[PASSAGE]

Tuesday, November 24, 2009

World

Knife-Crime Spree Sweeps Britain, Leaving Victims and Fear in Its Wake

With the British press chronicling every attack's gory details, people are demanding a tough response

Posted July 18, 2008

LONDON—A bloody knife-crime wave sweeping across Britain has left a slew of urban teenagers and young adults dead or seriously injured.

And the numbers seem to keep piling up. In London alone, 20 teenagers have been killed by knives this year, including an 18-year-old who died of stab wounds Thursday night. On a particularly lethal day earlier this month, six people were killed in knife attacks, four of them in London.

Police stand guard near the cordoned-off scene of the murder of 16 year old Shakilus Townsend at Thornton Heath in Croydon, south London, England. The teenager from Deptford, was found with multiple stab wounds in Beulah Crescent and died shortly after.
Police stand guard near the cordoned-off scene of the murder of 16 year old Shakilus Townsend at Thornton Heath in Croydon, south London, England.

[/PASSAGE]

Reproduce the knife-crime article between "Knife-Crime Spree Sweeps" and "died shortly after.", inclusive, substituting "young people" for "teenagers". Rely on the knife-crime article alone, without drawing on the listing.

[RECORDED DATA]

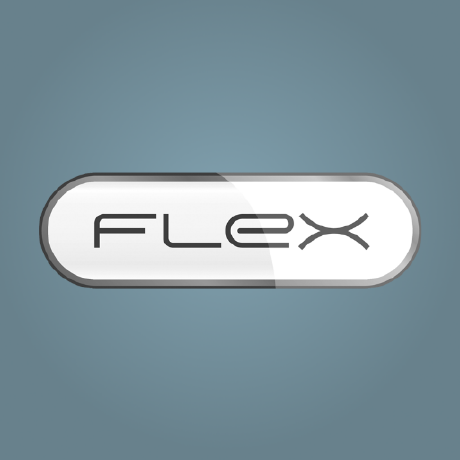 @FLEXCUTech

[/RECORDED DATA]

**YOUR SOLUTION**
Knife-Crime Spree Sweeps Britain, Leaving Victims and Fear in Its Wake

With the British press chronicling every attack's gory details, people are demanding a tough response

Posted July 18, 2008

LONDON—A bloody knife-crime wave sweeping across Britain has left a slew of urban young people and young adults dead or seriously injured.

And the numbers seem to keep piling up. In London alone, 20 young people have been killed by knives this year, including an 18-year-old who died of stab wounds Thursday night. On a particularly lethal day earlier this month, six people were killed in knife attacks, four of them in London.

Police stand guard near the cordoned-off scene of the murder of 16 year old Shakilus Townsend at Thornton Heath in Croydon, south London, England. The teenager from Deptford, was found with multiple stab wounds in Beulah Crescent and died shortly after.